A neighbor of ours said that the DNR has found 3 dead Timberwolve in our area this winter. They all had extreme cases of mange and died from exposure. There have been quite a few sightings here by hunters, but there are so many deer I don't think they mind it as much as usual.


----------



## diamondtim (Jun 10, 2005)

A lot of hunters said they saw NO DEER during the last hunting season, but you do hear the wolves howling in the evening.

Saw a t-shirt in Northern WI two years ago. It said, "Get hooked on Wisconsin wolves. Smoke a pack a day.

That sentiment may begin to grow in the future.


----------



## Haggis (Mar 11, 2004)

We have plenty of wolves here on the Iron Range, and last year I took 6 deer off my own 100 acres.


----------



## Cabin Fever (May 10, 2002)

This one was killed during our drive into work one morning last winter. We were just a couple miles from our house when a logging truck, going the opposite direction, hit it. We stopped and threw it in the back of our pick up and brought it into the Brainerd DNR office.

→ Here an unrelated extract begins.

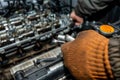 Machanic repairman at the cylinder head servicing. Disassembled motor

We've seen tracks in the snow, too and on ocassion hear a lobo howl in the middle of the night.


----------



## fishhead (Jul 19, 2006)

A few years ago I found a dead wolf on a frozen beaver pond. I was going to donate the skull to the nature center. When they contacted the DNR they were told do NOT transport the skull. While we waited for the permit and the CO to accompany me a mile off the road to the skull spring came, the ice melted and the skull sank to the bottom.


----------